CÁRIE DENTÁRIA EM PARIS
[Heiner Müller - Adolfo Luxúria Canibal / Miguel Pedro]

CÁRIE DENTÁRIA EM PARIS
Alguma coisa em mim me corrói

Fumo demasiado
Bebo demasiado

Morro demasiado lentamente

HIENA
[Heiner Müller - Adolfo Luxúria Canibal / Adolfo Luxúria Canibal]

A hiena gosta dos blindados imobilizados no deserto porque as suas tripulações estão mortas. Ela pode esperar. Ela espera até que mil e uma tempestades de areia tenham corroído o aço. Então chega a sua hora. A hiena é o animal heráldico das matemáticas. Ela sabe que não deve haver resto. Seu deus é o zero.

MORTE DE TEATRO
[Heiner Müller - Adolfo Luxúria Canibal / Miguel Pedro]

Teatro vazio. Em cena um actor
Que morre segundo as regras da sua arte
O punhal na nuca. O ardor retomado
Um último solo, para pedir os aplausos.
E nem uma mão. Num camarim vazio
Como o teatro, um fato esquecido.
A seda sussura o que o actor grita.
A seda tinge-se de vermelho, o fato torna-se pesado
Com o sangue do actor que na morte se derrama.
Sob o esplendor dos lustres, que faz empalidecer a cena
O fato esquecido bebe e esvazia as veias
Do moribundo, que não se assemelha mais do que a ele mesmo
Perdida a alegria e o terror da metamorfose
Seu sangue uma mancha de cor sem retorno

FLORESTA EM SONHO
[Heiner Müller - Adolfo Luxúria Canibal / António Rafael]

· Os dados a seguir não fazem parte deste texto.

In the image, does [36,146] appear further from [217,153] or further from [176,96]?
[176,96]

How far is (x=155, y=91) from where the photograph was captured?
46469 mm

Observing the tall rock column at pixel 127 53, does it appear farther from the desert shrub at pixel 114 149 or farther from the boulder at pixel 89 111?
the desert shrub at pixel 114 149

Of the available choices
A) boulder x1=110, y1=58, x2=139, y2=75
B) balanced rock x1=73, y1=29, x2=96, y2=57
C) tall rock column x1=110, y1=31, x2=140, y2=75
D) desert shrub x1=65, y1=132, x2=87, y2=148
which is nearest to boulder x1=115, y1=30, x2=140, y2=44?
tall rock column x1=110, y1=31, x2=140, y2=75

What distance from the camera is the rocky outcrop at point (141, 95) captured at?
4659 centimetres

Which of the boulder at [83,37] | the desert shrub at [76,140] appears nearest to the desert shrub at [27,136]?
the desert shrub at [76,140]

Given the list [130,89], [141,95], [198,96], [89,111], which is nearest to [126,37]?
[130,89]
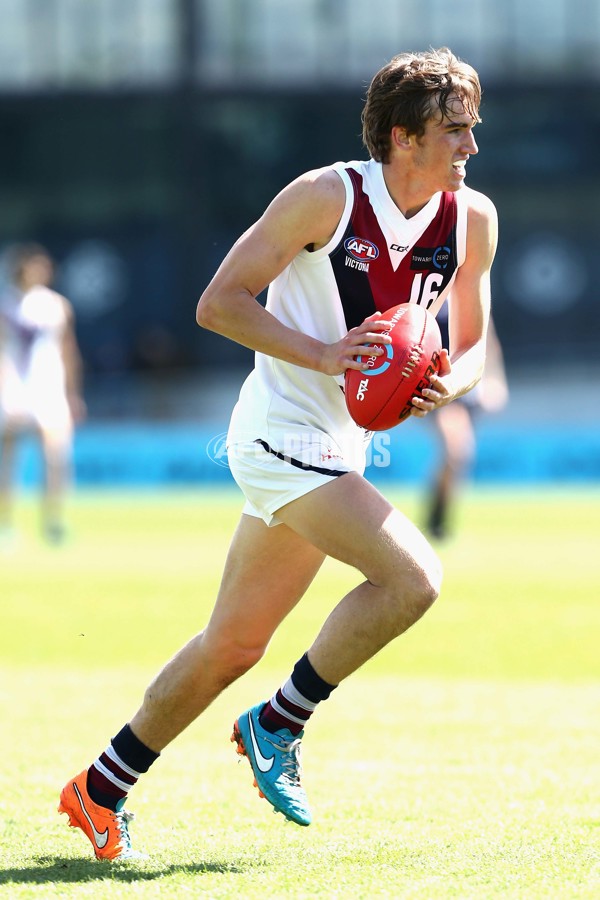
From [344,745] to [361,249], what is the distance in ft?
8.03

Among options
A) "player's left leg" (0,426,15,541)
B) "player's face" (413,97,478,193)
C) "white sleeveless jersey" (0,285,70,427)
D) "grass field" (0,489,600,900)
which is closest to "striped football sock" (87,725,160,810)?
"grass field" (0,489,600,900)

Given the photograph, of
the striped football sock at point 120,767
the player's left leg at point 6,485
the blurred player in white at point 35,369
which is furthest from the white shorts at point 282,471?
the player's left leg at point 6,485

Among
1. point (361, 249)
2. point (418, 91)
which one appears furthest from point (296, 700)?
point (418, 91)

Esta noite atravessava uma floresta a sonhar
Ela estava cheia de horror. Seguindo a cartilha
Os olhos vazios, que nenhum olhar compreende
Os bichos erguiam-se entre árvore e árvore
Esculpidos em pedra pelo gelo. Da linha
De abetos, ao meu encontro, através da neve
Vinha estalando, é isto um sonho ou são os meus olhos que a vêem,
Uma criança de armadura, coiraça e viseira
A lança no braço. Cuja ponta faísca
No negro dos abetos, que bebe o sol
O último vestígio do dia uma seta de ouro
Atrás da floresta do sonho, que me faz sinal de morrer
E num piscar de olho, entre choque e dor,
O meu rosto olhou-me: a criança era eu.